Trovò Mariko seduta, scossa.
“Mariko! Chi… chi era quella… persona qui davanti?” Le chiese, lievemente agitata.
La ragazza non rispose.
“Mariko!” La richiamò, quindi, con tono di rimproverò la Ichinomiya.
“Nanako. Era Nanako Misonoo.” Rispose la Sekiya, infine.

Quando Nana arrivò a casa, trovò la mamma allarmata, intenta ad aspettarla, ancora in pigiama.
“Nanako! Cielo! Dove sei stata? Mi hai fatto preoccupare molto!” Esclamò quest'ultima.
“Eddai, sono decisamente abituata a girare.”
“Sono le 10 del mattino! Dove sei stata? Mi hai fatto stare in pena!”
Nana notò che sua mamma aveva infilato solo una manica della vestaglia, mentre l'altro lato dell'indumento pendeva tristemente, appoggiato alla spalla destra.
*Non è riuscita a vestirsi… Non avrà nemmeno saputo farsi il caffè…* Pensò, tra sé e sé Nana ma, prima che potesse iniziare a scusarsi, la madre riprese.
“Una volta ti preoccupavi per tutti… Sei così tanto cambiata… Non ti riconosco più. Lo so che hai la tua vita e che sei stata tanto male per la morte delle tue amiche ma… Ci hai escluso tutti: me, Takehiko, il papà… Sei così magra, così distante… Perché non mi parli, bambina mia? Ti vogliamo bene, siamo stati così in pena per te, in questi anni!” La voce della signora Misonoo era rotta dal pianto.
“Mi dispiace, mamma. Sei sempre stata tanto buona con me ed anch'io ti voglio bene… Mi dispiace essere una così grande delusione… – Si interruppe un istante – Hai fatto colazione? Ti preparo il caffè?”
Nana si porse verso sua madre, le infilò la manica della vestaglia, le diede una carezza sulla guancia e corse in cucina.
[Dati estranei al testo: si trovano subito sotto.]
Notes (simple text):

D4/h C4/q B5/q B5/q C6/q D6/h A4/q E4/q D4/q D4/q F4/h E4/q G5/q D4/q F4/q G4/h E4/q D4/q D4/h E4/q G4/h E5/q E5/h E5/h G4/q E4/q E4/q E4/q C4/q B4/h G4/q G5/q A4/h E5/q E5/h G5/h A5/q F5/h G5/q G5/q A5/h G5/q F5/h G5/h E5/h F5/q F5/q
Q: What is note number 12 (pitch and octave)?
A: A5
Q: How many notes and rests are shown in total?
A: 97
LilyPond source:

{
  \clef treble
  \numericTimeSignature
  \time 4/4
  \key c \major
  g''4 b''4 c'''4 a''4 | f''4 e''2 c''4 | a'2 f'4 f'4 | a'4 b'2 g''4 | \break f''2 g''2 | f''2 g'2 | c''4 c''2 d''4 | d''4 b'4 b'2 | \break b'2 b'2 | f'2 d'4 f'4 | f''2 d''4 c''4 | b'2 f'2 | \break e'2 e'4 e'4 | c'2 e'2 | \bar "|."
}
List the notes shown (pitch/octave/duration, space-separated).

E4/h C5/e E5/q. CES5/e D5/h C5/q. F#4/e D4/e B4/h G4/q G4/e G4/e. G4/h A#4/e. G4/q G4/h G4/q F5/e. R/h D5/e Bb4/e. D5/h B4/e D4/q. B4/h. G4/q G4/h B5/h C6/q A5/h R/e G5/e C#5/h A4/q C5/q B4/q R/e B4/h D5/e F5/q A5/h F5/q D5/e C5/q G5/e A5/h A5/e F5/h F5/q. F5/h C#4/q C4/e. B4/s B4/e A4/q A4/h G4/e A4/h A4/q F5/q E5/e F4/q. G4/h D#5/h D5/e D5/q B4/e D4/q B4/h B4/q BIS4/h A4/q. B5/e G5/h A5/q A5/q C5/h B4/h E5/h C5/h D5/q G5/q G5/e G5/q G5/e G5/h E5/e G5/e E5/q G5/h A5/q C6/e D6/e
Dopo il caffè, Nana aiutò la mamma a lavarsi e vestirsi e preparò il pranzo.
Solo in seguito, poté dedicarsi a sé stessa e farsi un bagno ristoratore.
Si immerse nella vasca, con il diario in mano.

Cara”, pessima, me,
che persona sono diventata? Cos'è successo alla mia integrità? Dov'è finito il mio senso di giustizia?
Mariko era così scossa nel vedermi… Anche se fisicamente è un po' diversa, ovviamente più donna, non sembra cambiata: è impetuosa, passionale ma anche tanto sensibile…
Lo sapevo che le avrei spezzato il cuore.
Dopo il principe Kaoru, il suo primo innamoramento, me ne sono andata anch'io, la sua prima amica…Ma lei aveva Takashi… non l'ho lasciata sola…
Era, è così difficile per me…
La mamma ed il papà avevano la loro solida relazione, la loro vita tranquilla; Mariko frequentava, da più di due anni, Takashi mentre io… io… io sono anni che non so che fare.

I singhiozzi lunghi
dei violini d'autunno
mi feriscono il cuore
con languore
monotono.
Ansimante
e smorto, quando
l'ora rintocca,
io mi ricordo
dei giorni antichi
e piango;
e me ne vado
nel vento ostile
che mi trascina di qua e di là
come foglia
morta
(Paul Verlaine, Canzone d'autunno)

Uscì dalla vasca, andò in camera e mise nel mangiacassette uno dei suoi album preferiti, “If looks could kill”, di Jim French e la divina Diamanda Galàs.